The long-delayed season, which was expected to start in just 11 days, has been put on indefinite hold by the California Interscholastic Federation.
“It’s been a little frustrating, but I’m honestly grateful that they’re taking the precautions that they are, just to make sure everybody is safe,” Oriskovich said. “Tina (Brown) and Dwayne (Hauschild, San Marcos’ coaches) are very on top of things.
“You have to hand-sanitize every few minutes, and everybody has to keep their masks on. You have to stay on one side of the court. It is frustrating that I can’t have the season that everybody had last year. But in these times, I’m just glad that everybody is taking the precautions and being safe.”
She speaks with the voice of the health professional she aspires to become.
“I’m really interested in sports medicine,” she said. “I really want to give back to the sports community and help younger athletes, people like myself, and make sure their bodies as well as their minds are well taken care of.
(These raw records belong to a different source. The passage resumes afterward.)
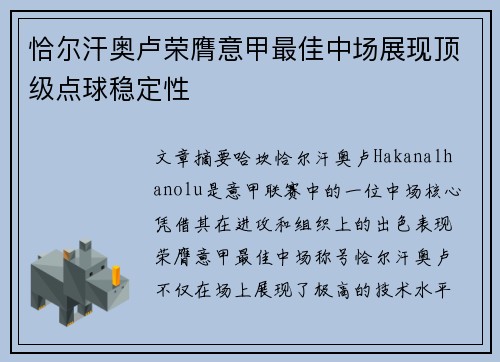 恰尔汗奥卢荣膺意甲最佳中场展现顶级点球稳定性 恰尔汗奥卢荣膺意甲最佳中场展现顶级点球稳定性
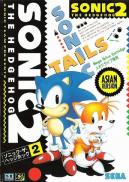 Sonic the Hedgehog 2
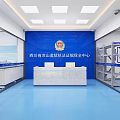 Law Enforcement Evidence Preservation Service Hall Interior With White Reception Desk And Glass Doors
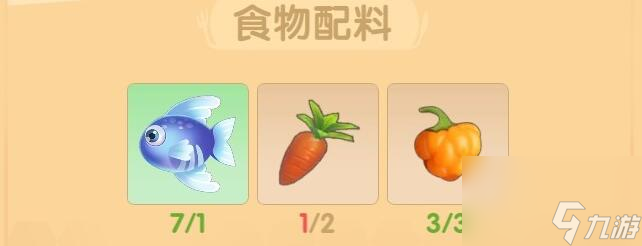 摩爾莊園手游白熊位置贈(zèng)禮攻略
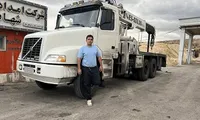 «از جرثقیل تا بهشت»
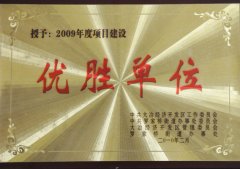 2009年度项目建设优胜单位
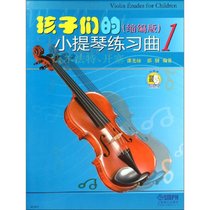 孩子们的小提琴练习曲1(缩编版)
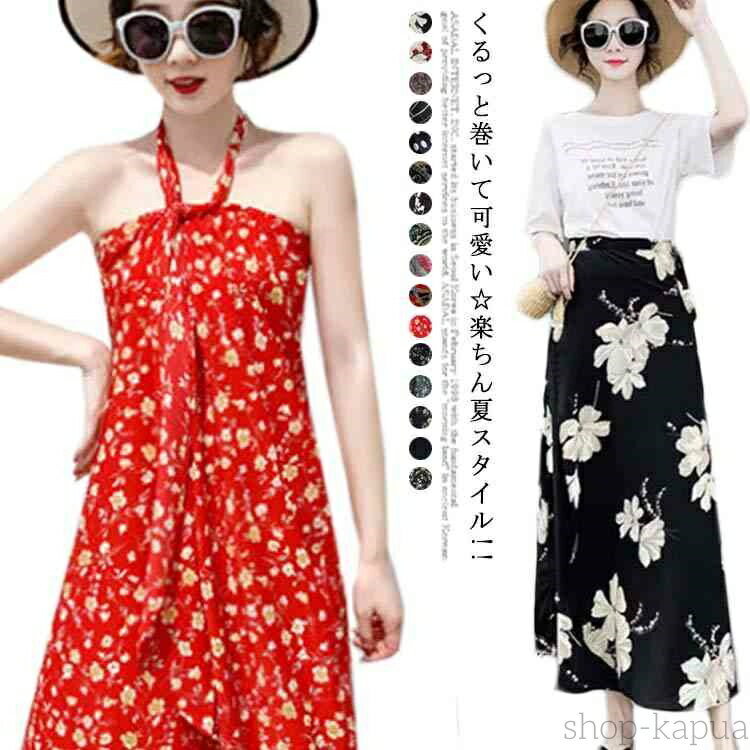 【送料無料】着方いろいろ！巻きスカート フリーサイズ ラップスカート 花柄 スカート ロング レディース マキシ丈 ロングスカート リゾート 旅行 ボトムス 上品 おしゃれ 可愛い 春夏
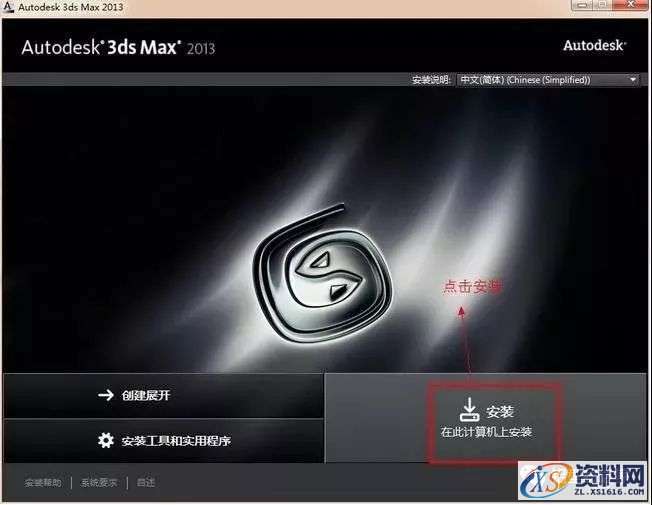 3dmax2013软件图文安装教程,安装,点击,激活,注册机,完成,第3张 3dmax2013软件图文安装教程,3dmax2013软件图文安装教程,安装,点击,激活,注册机,完成,第3张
“I like helping people and I really like sports, so I want to go into that area.”
The Royals had high hopes for this season, returning 10 players from last year’s 21-7 team. San Marcos shared the 2019 Channel League championship with Dos Pueblos and advanced to the CIF-Southern Section Division 3 quarterfinals.
The veterans include Oriskovich and her senior classmate, Taylor Wilson, both of whom were voted to last year’s All-Channel League team. Wilson, an outside hitter, has signed her own national letter of intent to play beach volleyball at Stanford.
Four other returning Royals received all-league honorable mention: senior hitter Brooke Moore, senior middle Fionna Pennington, junior setter Ava Cole and sophomore middle Riley Green.
They went from simple conditioning to regular workouts a month ago but were pushed back into the more restrictive Phase 1 protocol this week by the state’s stay-at-home order.
“It was really nice to play and have a rally instead of just doing drills with only one ball,” Oriskovich said.
She’s from an athletic family. Her father, Dan Oriskovich, was an All-Big East tackle for the Boston College football team during the mid-1990s. Her older brother, James, plays water polo at UCSB.
“Being able to play in college, it’s been a dream,” she said.
Although the girls’ indoor volleyball season will now start no earlier than January, the CIF office has kept the ending dates the same: Feb. 30 for the regular season and the weekend of March 12-13 for the Southern Section playoffs. The CIF State office has canceled the state tournament, which would’ve been held on the weekend of March 19-20.
Beach volleyball, a sport now sanctioned by the NCAA, remains outside the CIF’s purview. San Marcos is a member of the Interscholastic Beach Volleyball League, an organization that plans to hold its season from March 8 to May 15.
“I don’t really know how they’re going to work it out this year,” Oriskovich said. “I think they’re just going to push beach (volleyball) a little farther out so they’re not overlapping with indoor volleyball.
“A lot of girls who play beach also play indoor. But it’s going to be what it’s going to be, and I’m just going to make the best of it.”